[Begin SUPPLIED DATA]
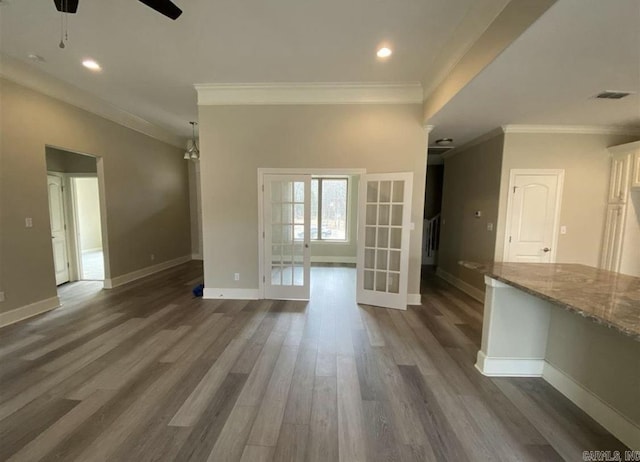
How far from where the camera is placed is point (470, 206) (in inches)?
186

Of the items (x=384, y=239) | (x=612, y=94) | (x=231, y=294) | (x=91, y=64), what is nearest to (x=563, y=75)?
(x=612, y=94)

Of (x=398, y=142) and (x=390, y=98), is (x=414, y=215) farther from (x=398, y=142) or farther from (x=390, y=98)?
(x=390, y=98)

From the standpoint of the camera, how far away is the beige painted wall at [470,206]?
4.06 m

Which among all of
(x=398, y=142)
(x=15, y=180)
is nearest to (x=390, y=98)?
(x=398, y=142)

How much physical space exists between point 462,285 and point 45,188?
22.0 ft

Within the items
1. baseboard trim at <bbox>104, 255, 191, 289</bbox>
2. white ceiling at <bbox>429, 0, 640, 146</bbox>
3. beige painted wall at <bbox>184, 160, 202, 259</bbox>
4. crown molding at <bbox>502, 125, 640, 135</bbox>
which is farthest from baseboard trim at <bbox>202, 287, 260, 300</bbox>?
crown molding at <bbox>502, 125, 640, 135</bbox>

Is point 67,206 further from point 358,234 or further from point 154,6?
point 358,234

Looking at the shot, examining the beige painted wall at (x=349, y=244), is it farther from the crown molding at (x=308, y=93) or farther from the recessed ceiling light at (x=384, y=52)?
the recessed ceiling light at (x=384, y=52)

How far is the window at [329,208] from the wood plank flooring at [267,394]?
411cm

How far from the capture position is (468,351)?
8.94 ft

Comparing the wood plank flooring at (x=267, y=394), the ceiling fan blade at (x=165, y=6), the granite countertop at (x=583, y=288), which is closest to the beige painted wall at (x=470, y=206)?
the wood plank flooring at (x=267, y=394)

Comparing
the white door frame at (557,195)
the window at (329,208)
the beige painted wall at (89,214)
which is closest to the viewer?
the white door frame at (557,195)

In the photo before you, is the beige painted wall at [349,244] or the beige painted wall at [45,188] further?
the beige painted wall at [349,244]

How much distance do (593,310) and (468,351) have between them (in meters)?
1.48
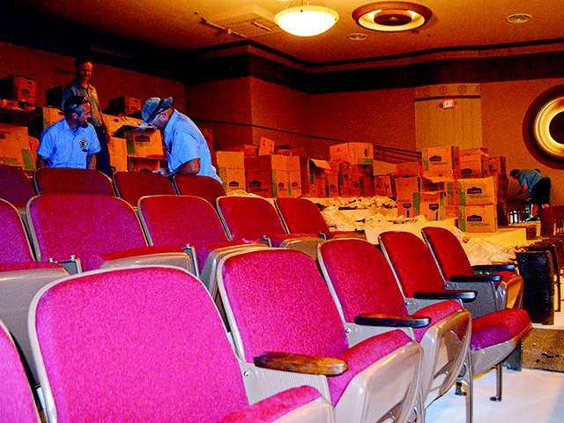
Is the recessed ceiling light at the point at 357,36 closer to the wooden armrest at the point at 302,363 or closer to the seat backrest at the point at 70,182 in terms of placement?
the seat backrest at the point at 70,182

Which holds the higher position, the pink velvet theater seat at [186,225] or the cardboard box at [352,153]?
the cardboard box at [352,153]

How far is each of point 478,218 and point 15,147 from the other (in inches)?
215

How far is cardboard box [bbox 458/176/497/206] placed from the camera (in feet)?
24.5

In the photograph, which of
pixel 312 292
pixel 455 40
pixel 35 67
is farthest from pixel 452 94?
pixel 312 292

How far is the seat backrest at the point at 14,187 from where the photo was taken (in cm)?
271

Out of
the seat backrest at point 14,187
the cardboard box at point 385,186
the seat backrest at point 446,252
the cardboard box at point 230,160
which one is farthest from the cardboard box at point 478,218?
the seat backrest at point 14,187

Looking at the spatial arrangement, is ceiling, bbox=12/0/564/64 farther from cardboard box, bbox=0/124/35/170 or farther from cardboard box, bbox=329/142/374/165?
cardboard box, bbox=0/124/35/170

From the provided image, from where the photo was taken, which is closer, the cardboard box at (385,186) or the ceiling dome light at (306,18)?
the ceiling dome light at (306,18)

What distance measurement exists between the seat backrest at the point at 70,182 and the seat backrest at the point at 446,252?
5.41 feet

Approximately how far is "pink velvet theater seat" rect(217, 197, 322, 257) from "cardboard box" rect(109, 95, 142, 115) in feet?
16.0

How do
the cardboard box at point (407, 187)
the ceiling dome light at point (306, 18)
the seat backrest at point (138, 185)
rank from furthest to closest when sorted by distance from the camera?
1. the cardboard box at point (407, 187)
2. the ceiling dome light at point (306, 18)
3. the seat backrest at point (138, 185)

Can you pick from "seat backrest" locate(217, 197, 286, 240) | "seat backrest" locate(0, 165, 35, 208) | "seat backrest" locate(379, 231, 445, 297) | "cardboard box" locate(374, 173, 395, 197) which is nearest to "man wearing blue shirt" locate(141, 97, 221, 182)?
"seat backrest" locate(217, 197, 286, 240)

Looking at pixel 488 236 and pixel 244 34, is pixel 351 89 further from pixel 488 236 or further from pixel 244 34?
pixel 488 236

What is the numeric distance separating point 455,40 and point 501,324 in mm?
7893
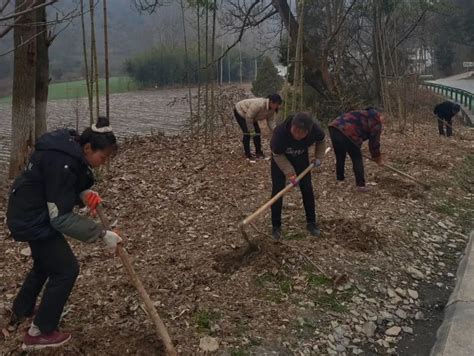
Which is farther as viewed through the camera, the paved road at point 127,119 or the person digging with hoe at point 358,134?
the paved road at point 127,119

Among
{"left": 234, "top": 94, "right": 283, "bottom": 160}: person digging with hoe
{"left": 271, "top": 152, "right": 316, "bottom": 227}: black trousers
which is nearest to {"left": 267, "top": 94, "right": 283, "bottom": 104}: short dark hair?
{"left": 234, "top": 94, "right": 283, "bottom": 160}: person digging with hoe

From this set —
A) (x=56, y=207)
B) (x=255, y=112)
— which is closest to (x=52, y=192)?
(x=56, y=207)

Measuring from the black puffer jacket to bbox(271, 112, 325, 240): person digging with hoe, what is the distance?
2055mm

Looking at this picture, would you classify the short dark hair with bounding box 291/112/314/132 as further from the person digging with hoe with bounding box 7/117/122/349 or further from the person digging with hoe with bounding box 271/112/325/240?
the person digging with hoe with bounding box 7/117/122/349

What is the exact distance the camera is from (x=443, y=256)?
17.2ft

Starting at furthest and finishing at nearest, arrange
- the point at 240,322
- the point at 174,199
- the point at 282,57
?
the point at 282,57 → the point at 174,199 → the point at 240,322

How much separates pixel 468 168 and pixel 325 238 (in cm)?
466

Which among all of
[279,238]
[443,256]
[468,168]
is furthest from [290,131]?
[468,168]

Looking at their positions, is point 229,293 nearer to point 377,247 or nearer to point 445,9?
point 377,247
[End SUPPLIED DATA]
INSTRUCTION » Please quote nothing but the lines from the line with "From this set —" through the end of the data above, exactly as written, ends included.

CORRECT OUTPUT »
From this set —
A) (x=56, y=207)
B) (x=255, y=112)
— which is closest to (x=52, y=192)?
(x=56, y=207)

Measuring from the black puffer jacket to bbox(271, 112, 325, 240): person digging with hoe, what is the distance?
2055mm

Looking at this picture, would you classify the short dark hair with bounding box 291/112/314/132 as further from the person digging with hoe with bounding box 7/117/122/349 or further from the person digging with hoe with bounding box 271/112/325/240?
the person digging with hoe with bounding box 7/117/122/349

What is the exact distance the camera is from (x=443, y=256)?
17.2ft

Starting at furthest and finishing at nearest, arrange
- the point at 240,322
- the point at 174,199
- the point at 282,57
?
the point at 282,57 → the point at 174,199 → the point at 240,322

How much separates pixel 468 168 and pixel 325 238 (in cm)?
466

Which among all of
[279,238]
[443,256]
[468,168]
is furthest from [290,131]?
[468,168]

Looking at their positions, is point 229,293 nearer to point 377,247 or nearer to point 445,9?
point 377,247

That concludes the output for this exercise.